Apparently my grandmother was originally from Ireland and her hometown was Dublin
And don't forget the regional dialects across Ireland, of course. The language is as regionally varied as the styles of playing fiddle all over the country... :)
8:23 the population never returned to what it was pre genocide. And people didnt just "leave " they were forced to , many physically enslaved.
Great video! (Just for future pre-film checklists, make sure you, or your guests, dont have beads/lanyards/buttons etc close to the microphones!)
Haha trust me post filming Jacob learned this when I started editing 😂
Very interesting. I never felt ashamed or ambarrased about speaking Irish, it's just that it's not taught very well here, in my experience, anyway, & that a lot of kids felt we would never use it growing up. 5 or 6 times a week in a classrom is not enough.
It's important to remember that there are several dialects of Irish.
Got ancestors from Kerry and West Meath.
And my grandfather's family were from Scotland
Great video. It was very strange that the Irish teacher taught you how to pronounce the words in English, rather than in Irish. She even mentioned that Brigid was more like "breej" in Irish. Banba should be pronounced more like "banva" and and Fodla is more like "Fow-la".

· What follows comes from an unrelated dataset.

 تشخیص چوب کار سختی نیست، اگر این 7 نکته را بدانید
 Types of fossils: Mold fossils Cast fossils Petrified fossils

Yeah, I noticed that too... It's a shame. I'm a beginning Irish student, and the more I try to learn, the more I realise that the majority of online resources out there for learning are made by non-native speakers who haven't a clue how to pronounce the language properly (an obvious example being the ignoring of slender R). It's really frustrating. :(
@@rambleswolf I personally moved over to Scottish Gaelic to help with pronunciation, as the sounds are usually taught much more clearly and there are less non native resources. I'm now slowly moving back to Irish, and the first thing people mention is always how much my pronunciation sounds like "old people" or "country people". Grammar and vocab still have a long way to go though haha
@@tomasbyrom3954 Hey, I mean, "old country person" = native speaker, so I'd take it as a compliment :P
The pronunciation is different depending on the dialect....so it can be pronounced both those ways. There are so many layers to Irish, she didnt want to overwhelm
@@brid5415 As the words she mentioned came out of classical Irish, not the modern dialects, I thought there was a consensus on pronunciation. Can you explain what dialect she was using?
Interesting that he said “for acknowledgement of the natural world” - a very modernistic and materialistic mode line of thought. The ancients would have not divorced the spiritual from the material world. In fact a hallmark of the ancient celts and early Christian celts was to see the material and the spiritual world’s as interwoven and touching. They believed in thin places where the door between the physical and spiritual world was thin. I believe Timothy Joyce described both the pre-Christian and early Christian celts as walking with one foot in a physical reality and the other foot in a state of spiritual consciousness (something like that, it’s been a minute since I read his book ‘Celtic Christianity’).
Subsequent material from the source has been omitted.